# Texto extraído
*-*-*

No Brasil há 304 Unidades de Conservação (UC´s) Federais, entretanto somente 98 têm planos de manejo (documento que faz mapeamento e define as regras de uso de cada unidade), o que representa apenas 32% do total. Deste total de UC´s, 64 são Parques Nacionais (ParNas), que como estes números exemplificam, vivem situações diferentes, ou senão contrárias.

Alguns parques, como o de Iguaçu, possuem uma excelente infra estrutura, são bastante visitados e dão bastante dinheiro, ou seja, movimentam muito a economia local, dando emprego e renda para sua população de entorno.

Parque Nacional do Iguaçu.

Outros parques como o, por exemplo, o Saint Hilaire, que fica na Serra do Mar paranaense, não tem quase nenhuma infra estrutura e seu efetivo se resume a dois funcionários que tentam cuidar de uma área enorme, repleta de problemas, como extrativistas de Palmito e de madeira, cuja ação ilegal ficou evidenciada no país inteiro através da operação Juçara da Polícia Federal.

Como o Parque Saint Hilaire, o Brasil está cheio. São parques que só existem no papel e não cumprem com seu dever de conservação da natureza e muito menos de oferecer um uso recreativo à população, pois não há plano de manejo e sempre estão dentro de propriedades privadas, pois são poucos os ParNas que resolveram seus problemas fundiários.

Não podemos ser críticos extremos atacando o ICMbio pelo abandono total das UC´s, até porque desde a criação desde órgão, desmembrado do IBAMA em 2007, houve alguns avanços na administração de alguns ParNas, quando foram concluídos 30 planos de manejo e encomendado outros 36 para até o final deste ano. Entretanto fica um questionamento se transferir a gestão de parques para a iniciativa privada é uma boa alternativa.

Com o atual plano de concessão, foram licitadas a concessão para os seguintes ParNas:  Iguaçu (PR), da Tijuca (RJ), de Abrolhos (BA), Fernando de Noronha (PE), da Restinga de Jurubatiba (RJ), do Caparaó (ES), da Serra dos Órgãos (RJ), de Ubajara (CE), Sete Cidades (PI), Itatiaia (RJ) e da Chapada dos Guimarães (MT), todos ParNas que já tem alguma infra estrutura e dão dinheiro ao ICMbio.

Do total destes ParNas, só o de Iguaçu já é concessionado. Eu conheci este ParNa antes e depois da concessão.

Antes, ele tinha uma boa infra, mas parte dela estava avariada, como as plataformas que permite a visitação da Garganta do Diabo (principal atrativo das Cataratas), também não existia o atual e suntuoso centro de visitantes. A taxa de entrada era de apenas R$ 3,00.

Hoje, o ParNa tem um infra estrutura digna de parque (de diversão) com lanchonetes, elevadores panorâmicos, lojas de souvenir, ônibus (para vc não entrar com seu carro), entre outras coisas. O ingresso no Parque já não é mais o mesmo, custa R$ 22,00, com preços mais caros para estrangeiros.

A transformação do ParNa Iguaçu em empresa o obrigou a objetivar lucros e isso realmente ocorre. É o parque brasileiro mais rentável, também o que mais emprega e que mais movimenta a economia, ganhando dinheiro, mas também distribuindo, sendo por isso considerado o modelo para estas novas concessões.

*-*-*

# Conjunto de itens

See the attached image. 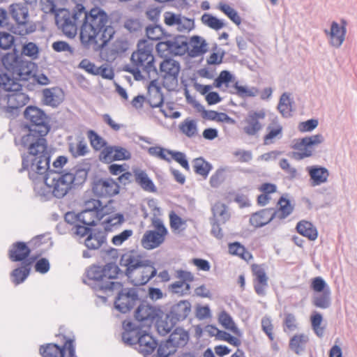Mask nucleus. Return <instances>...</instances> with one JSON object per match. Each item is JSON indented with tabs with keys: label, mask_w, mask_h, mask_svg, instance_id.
Returning <instances> with one entry per match:
<instances>
[{
	"label": "nucleus",
	"mask_w": 357,
	"mask_h": 357,
	"mask_svg": "<svg viewBox=\"0 0 357 357\" xmlns=\"http://www.w3.org/2000/svg\"><path fill=\"white\" fill-rule=\"evenodd\" d=\"M36 68V64L24 59L16 48L0 56V75L6 74L13 80L27 81Z\"/></svg>",
	"instance_id": "6"
},
{
	"label": "nucleus",
	"mask_w": 357,
	"mask_h": 357,
	"mask_svg": "<svg viewBox=\"0 0 357 357\" xmlns=\"http://www.w3.org/2000/svg\"><path fill=\"white\" fill-rule=\"evenodd\" d=\"M87 136L91 146L95 150H102L107 146V142L93 130H89L87 132Z\"/></svg>",
	"instance_id": "52"
},
{
	"label": "nucleus",
	"mask_w": 357,
	"mask_h": 357,
	"mask_svg": "<svg viewBox=\"0 0 357 357\" xmlns=\"http://www.w3.org/2000/svg\"><path fill=\"white\" fill-rule=\"evenodd\" d=\"M175 277L179 280L180 282L185 284V290H190V282L194 281L195 277L193 274L188 271L178 269L176 271Z\"/></svg>",
	"instance_id": "60"
},
{
	"label": "nucleus",
	"mask_w": 357,
	"mask_h": 357,
	"mask_svg": "<svg viewBox=\"0 0 357 357\" xmlns=\"http://www.w3.org/2000/svg\"><path fill=\"white\" fill-rule=\"evenodd\" d=\"M78 14V4L73 9L72 14L68 10H65L61 17L56 19V24L60 26L63 33L69 38H74L77 33L78 27L80 28L82 32V18L79 17L77 19L75 15Z\"/></svg>",
	"instance_id": "12"
},
{
	"label": "nucleus",
	"mask_w": 357,
	"mask_h": 357,
	"mask_svg": "<svg viewBox=\"0 0 357 357\" xmlns=\"http://www.w3.org/2000/svg\"><path fill=\"white\" fill-rule=\"evenodd\" d=\"M83 210L96 213L100 218H104L106 210H107V206H102L101 202L98 199H91L85 202Z\"/></svg>",
	"instance_id": "41"
},
{
	"label": "nucleus",
	"mask_w": 357,
	"mask_h": 357,
	"mask_svg": "<svg viewBox=\"0 0 357 357\" xmlns=\"http://www.w3.org/2000/svg\"><path fill=\"white\" fill-rule=\"evenodd\" d=\"M202 22L204 24L215 30H219L225 26L221 20L208 13H204L202 16Z\"/></svg>",
	"instance_id": "57"
},
{
	"label": "nucleus",
	"mask_w": 357,
	"mask_h": 357,
	"mask_svg": "<svg viewBox=\"0 0 357 357\" xmlns=\"http://www.w3.org/2000/svg\"><path fill=\"white\" fill-rule=\"evenodd\" d=\"M187 24H183V20L180 15H175L170 12L165 13V22L167 25L172 26L177 24L180 31L188 30L190 31L193 28V20L185 18Z\"/></svg>",
	"instance_id": "33"
},
{
	"label": "nucleus",
	"mask_w": 357,
	"mask_h": 357,
	"mask_svg": "<svg viewBox=\"0 0 357 357\" xmlns=\"http://www.w3.org/2000/svg\"><path fill=\"white\" fill-rule=\"evenodd\" d=\"M180 130L188 137H192L197 133V123L194 120L186 119L179 125Z\"/></svg>",
	"instance_id": "54"
},
{
	"label": "nucleus",
	"mask_w": 357,
	"mask_h": 357,
	"mask_svg": "<svg viewBox=\"0 0 357 357\" xmlns=\"http://www.w3.org/2000/svg\"><path fill=\"white\" fill-rule=\"evenodd\" d=\"M266 130L268 133L264 137V143L266 145L271 144L273 139L275 138L278 135H281L282 128L280 125L277 124L274 127L268 126Z\"/></svg>",
	"instance_id": "62"
},
{
	"label": "nucleus",
	"mask_w": 357,
	"mask_h": 357,
	"mask_svg": "<svg viewBox=\"0 0 357 357\" xmlns=\"http://www.w3.org/2000/svg\"><path fill=\"white\" fill-rule=\"evenodd\" d=\"M266 117L264 109L248 112L242 123L243 130L248 136L257 135L264 128L262 121Z\"/></svg>",
	"instance_id": "13"
},
{
	"label": "nucleus",
	"mask_w": 357,
	"mask_h": 357,
	"mask_svg": "<svg viewBox=\"0 0 357 357\" xmlns=\"http://www.w3.org/2000/svg\"><path fill=\"white\" fill-rule=\"evenodd\" d=\"M77 15L82 18L80 40L85 47L93 45V49L99 51L113 38L114 28L108 14L102 8L96 6L87 10L82 4H78Z\"/></svg>",
	"instance_id": "2"
},
{
	"label": "nucleus",
	"mask_w": 357,
	"mask_h": 357,
	"mask_svg": "<svg viewBox=\"0 0 357 357\" xmlns=\"http://www.w3.org/2000/svg\"><path fill=\"white\" fill-rule=\"evenodd\" d=\"M234 78L233 75L228 70H222L220 72L218 77L214 80L213 86L216 88H220L222 84L227 87Z\"/></svg>",
	"instance_id": "61"
},
{
	"label": "nucleus",
	"mask_w": 357,
	"mask_h": 357,
	"mask_svg": "<svg viewBox=\"0 0 357 357\" xmlns=\"http://www.w3.org/2000/svg\"><path fill=\"white\" fill-rule=\"evenodd\" d=\"M36 30V25L27 20L17 23L14 33L21 36L29 35Z\"/></svg>",
	"instance_id": "46"
},
{
	"label": "nucleus",
	"mask_w": 357,
	"mask_h": 357,
	"mask_svg": "<svg viewBox=\"0 0 357 357\" xmlns=\"http://www.w3.org/2000/svg\"><path fill=\"white\" fill-rule=\"evenodd\" d=\"M35 183L34 190L44 200L50 199L53 196L52 188L47 186L44 182L39 180Z\"/></svg>",
	"instance_id": "56"
},
{
	"label": "nucleus",
	"mask_w": 357,
	"mask_h": 357,
	"mask_svg": "<svg viewBox=\"0 0 357 357\" xmlns=\"http://www.w3.org/2000/svg\"><path fill=\"white\" fill-rule=\"evenodd\" d=\"M14 36L6 31H0V56L5 54V51L11 49L14 45Z\"/></svg>",
	"instance_id": "50"
},
{
	"label": "nucleus",
	"mask_w": 357,
	"mask_h": 357,
	"mask_svg": "<svg viewBox=\"0 0 357 357\" xmlns=\"http://www.w3.org/2000/svg\"><path fill=\"white\" fill-rule=\"evenodd\" d=\"M218 320L225 328L230 330L236 335L240 336L241 335L240 330L235 325L232 317L226 311L223 310L220 313Z\"/></svg>",
	"instance_id": "45"
},
{
	"label": "nucleus",
	"mask_w": 357,
	"mask_h": 357,
	"mask_svg": "<svg viewBox=\"0 0 357 357\" xmlns=\"http://www.w3.org/2000/svg\"><path fill=\"white\" fill-rule=\"evenodd\" d=\"M307 171L312 180V185L316 186L327 181L329 176L326 168L319 166H310L307 167Z\"/></svg>",
	"instance_id": "27"
},
{
	"label": "nucleus",
	"mask_w": 357,
	"mask_h": 357,
	"mask_svg": "<svg viewBox=\"0 0 357 357\" xmlns=\"http://www.w3.org/2000/svg\"><path fill=\"white\" fill-rule=\"evenodd\" d=\"M310 288L317 293H321L331 289L326 281L321 277H316L312 280Z\"/></svg>",
	"instance_id": "64"
},
{
	"label": "nucleus",
	"mask_w": 357,
	"mask_h": 357,
	"mask_svg": "<svg viewBox=\"0 0 357 357\" xmlns=\"http://www.w3.org/2000/svg\"><path fill=\"white\" fill-rule=\"evenodd\" d=\"M169 45L170 54L182 56L188 53L189 49L188 40L185 36H176L172 40H169Z\"/></svg>",
	"instance_id": "28"
},
{
	"label": "nucleus",
	"mask_w": 357,
	"mask_h": 357,
	"mask_svg": "<svg viewBox=\"0 0 357 357\" xmlns=\"http://www.w3.org/2000/svg\"><path fill=\"white\" fill-rule=\"evenodd\" d=\"M91 163L90 159H84L74 167V172H71V180L73 179L75 187L83 185L86 181L89 172L91 170Z\"/></svg>",
	"instance_id": "21"
},
{
	"label": "nucleus",
	"mask_w": 357,
	"mask_h": 357,
	"mask_svg": "<svg viewBox=\"0 0 357 357\" xmlns=\"http://www.w3.org/2000/svg\"><path fill=\"white\" fill-rule=\"evenodd\" d=\"M10 13L16 23L27 20L29 17L28 8L22 3H15L10 6Z\"/></svg>",
	"instance_id": "39"
},
{
	"label": "nucleus",
	"mask_w": 357,
	"mask_h": 357,
	"mask_svg": "<svg viewBox=\"0 0 357 357\" xmlns=\"http://www.w3.org/2000/svg\"><path fill=\"white\" fill-rule=\"evenodd\" d=\"M79 214V222L84 225L95 226L98 221H100L103 218H100L99 215L92 212L82 210Z\"/></svg>",
	"instance_id": "51"
},
{
	"label": "nucleus",
	"mask_w": 357,
	"mask_h": 357,
	"mask_svg": "<svg viewBox=\"0 0 357 357\" xmlns=\"http://www.w3.org/2000/svg\"><path fill=\"white\" fill-rule=\"evenodd\" d=\"M117 295L114 300L115 308L121 313L126 314L132 310L142 299L139 296V289L136 287H123L115 289Z\"/></svg>",
	"instance_id": "9"
},
{
	"label": "nucleus",
	"mask_w": 357,
	"mask_h": 357,
	"mask_svg": "<svg viewBox=\"0 0 357 357\" xmlns=\"http://www.w3.org/2000/svg\"><path fill=\"white\" fill-rule=\"evenodd\" d=\"M275 218L274 208H266L261 209L251 215L250 224L256 227H262Z\"/></svg>",
	"instance_id": "20"
},
{
	"label": "nucleus",
	"mask_w": 357,
	"mask_h": 357,
	"mask_svg": "<svg viewBox=\"0 0 357 357\" xmlns=\"http://www.w3.org/2000/svg\"><path fill=\"white\" fill-rule=\"evenodd\" d=\"M192 305L188 300L180 301L173 305L168 312L176 322L184 321L191 312Z\"/></svg>",
	"instance_id": "22"
},
{
	"label": "nucleus",
	"mask_w": 357,
	"mask_h": 357,
	"mask_svg": "<svg viewBox=\"0 0 357 357\" xmlns=\"http://www.w3.org/2000/svg\"><path fill=\"white\" fill-rule=\"evenodd\" d=\"M167 153L172 155V159L178 162L185 169L190 170V165L184 153L167 150Z\"/></svg>",
	"instance_id": "63"
},
{
	"label": "nucleus",
	"mask_w": 357,
	"mask_h": 357,
	"mask_svg": "<svg viewBox=\"0 0 357 357\" xmlns=\"http://www.w3.org/2000/svg\"><path fill=\"white\" fill-rule=\"evenodd\" d=\"M167 340L176 349L177 347H182L187 344L189 340V334L183 328L178 327L174 329Z\"/></svg>",
	"instance_id": "31"
},
{
	"label": "nucleus",
	"mask_w": 357,
	"mask_h": 357,
	"mask_svg": "<svg viewBox=\"0 0 357 357\" xmlns=\"http://www.w3.org/2000/svg\"><path fill=\"white\" fill-rule=\"evenodd\" d=\"M41 154L29 158L28 163L22 160V167L19 172H28L29 179L33 181L39 180L44 182L47 186L52 188L53 196L63 198L72 189L75 188L73 179L71 180V172L53 171L50 168L51 151H45V157Z\"/></svg>",
	"instance_id": "3"
},
{
	"label": "nucleus",
	"mask_w": 357,
	"mask_h": 357,
	"mask_svg": "<svg viewBox=\"0 0 357 357\" xmlns=\"http://www.w3.org/2000/svg\"><path fill=\"white\" fill-rule=\"evenodd\" d=\"M60 333L57 336L61 337L63 341V344L59 346L55 343H48L45 345H42L40 347V354L43 357H65L66 351H68V341H73L75 342L74 337H70L63 335V328H59Z\"/></svg>",
	"instance_id": "14"
},
{
	"label": "nucleus",
	"mask_w": 357,
	"mask_h": 357,
	"mask_svg": "<svg viewBox=\"0 0 357 357\" xmlns=\"http://www.w3.org/2000/svg\"><path fill=\"white\" fill-rule=\"evenodd\" d=\"M219 8L236 25L238 26L241 24V18L238 12L229 5L226 3H220Z\"/></svg>",
	"instance_id": "58"
},
{
	"label": "nucleus",
	"mask_w": 357,
	"mask_h": 357,
	"mask_svg": "<svg viewBox=\"0 0 357 357\" xmlns=\"http://www.w3.org/2000/svg\"><path fill=\"white\" fill-rule=\"evenodd\" d=\"M135 182L144 190L149 192H155L157 188L153 181L144 170L137 169L134 172Z\"/></svg>",
	"instance_id": "32"
},
{
	"label": "nucleus",
	"mask_w": 357,
	"mask_h": 357,
	"mask_svg": "<svg viewBox=\"0 0 357 357\" xmlns=\"http://www.w3.org/2000/svg\"><path fill=\"white\" fill-rule=\"evenodd\" d=\"M156 354H153L152 357H168L174 354L176 349L172 346L168 340L158 342L156 348Z\"/></svg>",
	"instance_id": "49"
},
{
	"label": "nucleus",
	"mask_w": 357,
	"mask_h": 357,
	"mask_svg": "<svg viewBox=\"0 0 357 357\" xmlns=\"http://www.w3.org/2000/svg\"><path fill=\"white\" fill-rule=\"evenodd\" d=\"M325 32L330 36V43L335 47H339L344 40L346 27L344 25L340 26L336 22H333L331 31L328 32L325 30Z\"/></svg>",
	"instance_id": "26"
},
{
	"label": "nucleus",
	"mask_w": 357,
	"mask_h": 357,
	"mask_svg": "<svg viewBox=\"0 0 357 357\" xmlns=\"http://www.w3.org/2000/svg\"><path fill=\"white\" fill-rule=\"evenodd\" d=\"M106 241V234L98 229L84 239V245L89 250H97Z\"/></svg>",
	"instance_id": "29"
},
{
	"label": "nucleus",
	"mask_w": 357,
	"mask_h": 357,
	"mask_svg": "<svg viewBox=\"0 0 357 357\" xmlns=\"http://www.w3.org/2000/svg\"><path fill=\"white\" fill-rule=\"evenodd\" d=\"M308 337L305 334L295 335L289 341V347L297 354H301L305 350Z\"/></svg>",
	"instance_id": "43"
},
{
	"label": "nucleus",
	"mask_w": 357,
	"mask_h": 357,
	"mask_svg": "<svg viewBox=\"0 0 357 357\" xmlns=\"http://www.w3.org/2000/svg\"><path fill=\"white\" fill-rule=\"evenodd\" d=\"M104 232H112L117 229L125 221L124 215L121 213H111L107 207L104 218L101 220Z\"/></svg>",
	"instance_id": "19"
},
{
	"label": "nucleus",
	"mask_w": 357,
	"mask_h": 357,
	"mask_svg": "<svg viewBox=\"0 0 357 357\" xmlns=\"http://www.w3.org/2000/svg\"><path fill=\"white\" fill-rule=\"evenodd\" d=\"M229 252L231 255L240 257L241 259L248 261L252 258L251 254L239 242L229 244Z\"/></svg>",
	"instance_id": "48"
},
{
	"label": "nucleus",
	"mask_w": 357,
	"mask_h": 357,
	"mask_svg": "<svg viewBox=\"0 0 357 357\" xmlns=\"http://www.w3.org/2000/svg\"><path fill=\"white\" fill-rule=\"evenodd\" d=\"M157 76L158 75L153 76V75L151 74V77L150 79L153 78V79L150 82L148 86V92L151 93V91L154 89L155 93V96L158 98V102H153V100H149L150 106L153 108L161 107L164 102V96L162 92V89L158 83V79L156 78Z\"/></svg>",
	"instance_id": "36"
},
{
	"label": "nucleus",
	"mask_w": 357,
	"mask_h": 357,
	"mask_svg": "<svg viewBox=\"0 0 357 357\" xmlns=\"http://www.w3.org/2000/svg\"><path fill=\"white\" fill-rule=\"evenodd\" d=\"M331 289H326L324 292L319 293V294L314 295L312 298V304L321 309H327L331 305Z\"/></svg>",
	"instance_id": "42"
},
{
	"label": "nucleus",
	"mask_w": 357,
	"mask_h": 357,
	"mask_svg": "<svg viewBox=\"0 0 357 357\" xmlns=\"http://www.w3.org/2000/svg\"><path fill=\"white\" fill-rule=\"evenodd\" d=\"M29 100L19 81L10 79L6 74L0 75V111L8 119H15L20 108Z\"/></svg>",
	"instance_id": "5"
},
{
	"label": "nucleus",
	"mask_w": 357,
	"mask_h": 357,
	"mask_svg": "<svg viewBox=\"0 0 357 357\" xmlns=\"http://www.w3.org/2000/svg\"><path fill=\"white\" fill-rule=\"evenodd\" d=\"M131 62L135 66L142 67V70L147 75L148 78L158 75L154 65L155 58L153 55V44L146 40H140L137 43V51L132 54Z\"/></svg>",
	"instance_id": "8"
},
{
	"label": "nucleus",
	"mask_w": 357,
	"mask_h": 357,
	"mask_svg": "<svg viewBox=\"0 0 357 357\" xmlns=\"http://www.w3.org/2000/svg\"><path fill=\"white\" fill-rule=\"evenodd\" d=\"M146 34L149 40H158L165 36V31L159 24L149 25L146 27Z\"/></svg>",
	"instance_id": "53"
},
{
	"label": "nucleus",
	"mask_w": 357,
	"mask_h": 357,
	"mask_svg": "<svg viewBox=\"0 0 357 357\" xmlns=\"http://www.w3.org/2000/svg\"><path fill=\"white\" fill-rule=\"evenodd\" d=\"M156 275L157 269L154 262L146 259L140 264V266L133 270L126 277L134 286H142L147 284Z\"/></svg>",
	"instance_id": "11"
},
{
	"label": "nucleus",
	"mask_w": 357,
	"mask_h": 357,
	"mask_svg": "<svg viewBox=\"0 0 357 357\" xmlns=\"http://www.w3.org/2000/svg\"><path fill=\"white\" fill-rule=\"evenodd\" d=\"M213 218L218 220V222L225 224L230 218V214L227 210V206L224 204H216L213 207Z\"/></svg>",
	"instance_id": "47"
},
{
	"label": "nucleus",
	"mask_w": 357,
	"mask_h": 357,
	"mask_svg": "<svg viewBox=\"0 0 357 357\" xmlns=\"http://www.w3.org/2000/svg\"><path fill=\"white\" fill-rule=\"evenodd\" d=\"M158 333L161 335L168 334L177 324L169 312L165 313L160 308V314L154 321Z\"/></svg>",
	"instance_id": "23"
},
{
	"label": "nucleus",
	"mask_w": 357,
	"mask_h": 357,
	"mask_svg": "<svg viewBox=\"0 0 357 357\" xmlns=\"http://www.w3.org/2000/svg\"><path fill=\"white\" fill-rule=\"evenodd\" d=\"M34 261L35 259H32L29 262L24 261L21 267H18L12 271L11 276L14 283L19 284L26 279L30 273L31 265Z\"/></svg>",
	"instance_id": "35"
},
{
	"label": "nucleus",
	"mask_w": 357,
	"mask_h": 357,
	"mask_svg": "<svg viewBox=\"0 0 357 357\" xmlns=\"http://www.w3.org/2000/svg\"><path fill=\"white\" fill-rule=\"evenodd\" d=\"M125 276L123 269L116 263L109 262L104 266L92 265L86 271V279L83 282L89 286L96 294H108L121 288L122 283L112 280ZM105 302L107 297L97 294Z\"/></svg>",
	"instance_id": "4"
},
{
	"label": "nucleus",
	"mask_w": 357,
	"mask_h": 357,
	"mask_svg": "<svg viewBox=\"0 0 357 357\" xmlns=\"http://www.w3.org/2000/svg\"><path fill=\"white\" fill-rule=\"evenodd\" d=\"M180 70L179 62L172 59H166L160 64L161 76L172 85L177 84Z\"/></svg>",
	"instance_id": "17"
},
{
	"label": "nucleus",
	"mask_w": 357,
	"mask_h": 357,
	"mask_svg": "<svg viewBox=\"0 0 357 357\" xmlns=\"http://www.w3.org/2000/svg\"><path fill=\"white\" fill-rule=\"evenodd\" d=\"M259 90L255 86H242L236 81L229 89V93L241 98H253L258 95Z\"/></svg>",
	"instance_id": "30"
},
{
	"label": "nucleus",
	"mask_w": 357,
	"mask_h": 357,
	"mask_svg": "<svg viewBox=\"0 0 357 357\" xmlns=\"http://www.w3.org/2000/svg\"><path fill=\"white\" fill-rule=\"evenodd\" d=\"M92 189L99 197H112L119 193L120 186L112 178H106L95 181Z\"/></svg>",
	"instance_id": "15"
},
{
	"label": "nucleus",
	"mask_w": 357,
	"mask_h": 357,
	"mask_svg": "<svg viewBox=\"0 0 357 357\" xmlns=\"http://www.w3.org/2000/svg\"><path fill=\"white\" fill-rule=\"evenodd\" d=\"M159 314L160 307L153 306L141 299L134 314L135 319L138 322L136 326H139L142 329H149Z\"/></svg>",
	"instance_id": "10"
},
{
	"label": "nucleus",
	"mask_w": 357,
	"mask_h": 357,
	"mask_svg": "<svg viewBox=\"0 0 357 357\" xmlns=\"http://www.w3.org/2000/svg\"><path fill=\"white\" fill-rule=\"evenodd\" d=\"M278 204L279 208L278 209L274 208L275 212V218L283 220L287 218L294 211V206L291 205L290 200L286 199L284 197H281L278 200Z\"/></svg>",
	"instance_id": "37"
},
{
	"label": "nucleus",
	"mask_w": 357,
	"mask_h": 357,
	"mask_svg": "<svg viewBox=\"0 0 357 357\" xmlns=\"http://www.w3.org/2000/svg\"><path fill=\"white\" fill-rule=\"evenodd\" d=\"M146 258L135 250H130L121 255L119 260V266L123 269L124 275L131 273L133 270L140 266V264Z\"/></svg>",
	"instance_id": "16"
},
{
	"label": "nucleus",
	"mask_w": 357,
	"mask_h": 357,
	"mask_svg": "<svg viewBox=\"0 0 357 357\" xmlns=\"http://www.w3.org/2000/svg\"><path fill=\"white\" fill-rule=\"evenodd\" d=\"M324 140V138L321 134H317L299 139L293 145L292 148L294 149H301V147L305 146L310 149L314 145L322 143Z\"/></svg>",
	"instance_id": "38"
},
{
	"label": "nucleus",
	"mask_w": 357,
	"mask_h": 357,
	"mask_svg": "<svg viewBox=\"0 0 357 357\" xmlns=\"http://www.w3.org/2000/svg\"><path fill=\"white\" fill-rule=\"evenodd\" d=\"M55 89H45L43 91V102L53 107H57L61 102L59 97L54 93Z\"/></svg>",
	"instance_id": "55"
},
{
	"label": "nucleus",
	"mask_w": 357,
	"mask_h": 357,
	"mask_svg": "<svg viewBox=\"0 0 357 357\" xmlns=\"http://www.w3.org/2000/svg\"><path fill=\"white\" fill-rule=\"evenodd\" d=\"M165 241V236L155 232V230H149L145 232L141 241L142 245L146 250H152L159 247Z\"/></svg>",
	"instance_id": "25"
},
{
	"label": "nucleus",
	"mask_w": 357,
	"mask_h": 357,
	"mask_svg": "<svg viewBox=\"0 0 357 357\" xmlns=\"http://www.w3.org/2000/svg\"><path fill=\"white\" fill-rule=\"evenodd\" d=\"M23 116L25 119L24 128L27 129L29 132L21 137L20 144L26 150L21 158L24 163H28L30 158L40 154V157L44 158L45 151H49L45 136L51 126L49 116L36 106H27Z\"/></svg>",
	"instance_id": "1"
},
{
	"label": "nucleus",
	"mask_w": 357,
	"mask_h": 357,
	"mask_svg": "<svg viewBox=\"0 0 357 357\" xmlns=\"http://www.w3.org/2000/svg\"><path fill=\"white\" fill-rule=\"evenodd\" d=\"M296 231L310 241H314L318 236L316 227L309 221L301 220L297 223Z\"/></svg>",
	"instance_id": "34"
},
{
	"label": "nucleus",
	"mask_w": 357,
	"mask_h": 357,
	"mask_svg": "<svg viewBox=\"0 0 357 357\" xmlns=\"http://www.w3.org/2000/svg\"><path fill=\"white\" fill-rule=\"evenodd\" d=\"M31 253V249L27 246L26 243L23 241H17L13 243L8 250V257L12 261H24L29 262L35 257H30L28 259Z\"/></svg>",
	"instance_id": "18"
},
{
	"label": "nucleus",
	"mask_w": 357,
	"mask_h": 357,
	"mask_svg": "<svg viewBox=\"0 0 357 357\" xmlns=\"http://www.w3.org/2000/svg\"><path fill=\"white\" fill-rule=\"evenodd\" d=\"M195 172L206 178L213 168L212 165L203 158H197L193 160Z\"/></svg>",
	"instance_id": "44"
},
{
	"label": "nucleus",
	"mask_w": 357,
	"mask_h": 357,
	"mask_svg": "<svg viewBox=\"0 0 357 357\" xmlns=\"http://www.w3.org/2000/svg\"><path fill=\"white\" fill-rule=\"evenodd\" d=\"M189 49L188 54L190 57H197L208 51L206 41L199 36H193L188 41Z\"/></svg>",
	"instance_id": "24"
},
{
	"label": "nucleus",
	"mask_w": 357,
	"mask_h": 357,
	"mask_svg": "<svg viewBox=\"0 0 357 357\" xmlns=\"http://www.w3.org/2000/svg\"><path fill=\"white\" fill-rule=\"evenodd\" d=\"M95 229L91 225H86L79 222L77 225L73 226L71 230L74 235L79 238L87 237L90 233H92Z\"/></svg>",
	"instance_id": "59"
},
{
	"label": "nucleus",
	"mask_w": 357,
	"mask_h": 357,
	"mask_svg": "<svg viewBox=\"0 0 357 357\" xmlns=\"http://www.w3.org/2000/svg\"><path fill=\"white\" fill-rule=\"evenodd\" d=\"M123 328L122 341L126 344L134 345L144 357H149L156 350L158 341L147 332V329L140 328L136 323L130 321H124Z\"/></svg>",
	"instance_id": "7"
},
{
	"label": "nucleus",
	"mask_w": 357,
	"mask_h": 357,
	"mask_svg": "<svg viewBox=\"0 0 357 357\" xmlns=\"http://www.w3.org/2000/svg\"><path fill=\"white\" fill-rule=\"evenodd\" d=\"M293 100L290 98V94L283 93L280 96L278 109L282 116L285 118L290 117L292 112Z\"/></svg>",
	"instance_id": "40"
}]
</instances>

*-*-*

# O que fazer
Copie, sem qualquer alteração, o trecho do texto sobre os parques nacionais que vai de "Hoje, o ParNa" a "estas novas concessões.".

# Resultado final
Hoje, o ParNa tem um infra estrutura digna de parque (de diversão) com lanchonetes, elevadores panorâmicos, lojas de souvenir, ônibus (para vc não entrar com seu carro), entre outras coisas. O ingresso no Parque já não é mais o mesmo, custa R$ 22,00, com preços mais caros para estrangeiros.

A transformação do ParNa Iguaçu em empresa o obrigou a objetivar lucros e isso realmente ocorre. É o parque brasileiro mais rentável, também o que mais emprega e que mais movimenta a economia, ganhando dinheiro, mas também distribuindo, sendo por isso considerado o modelo para estas novas concessões.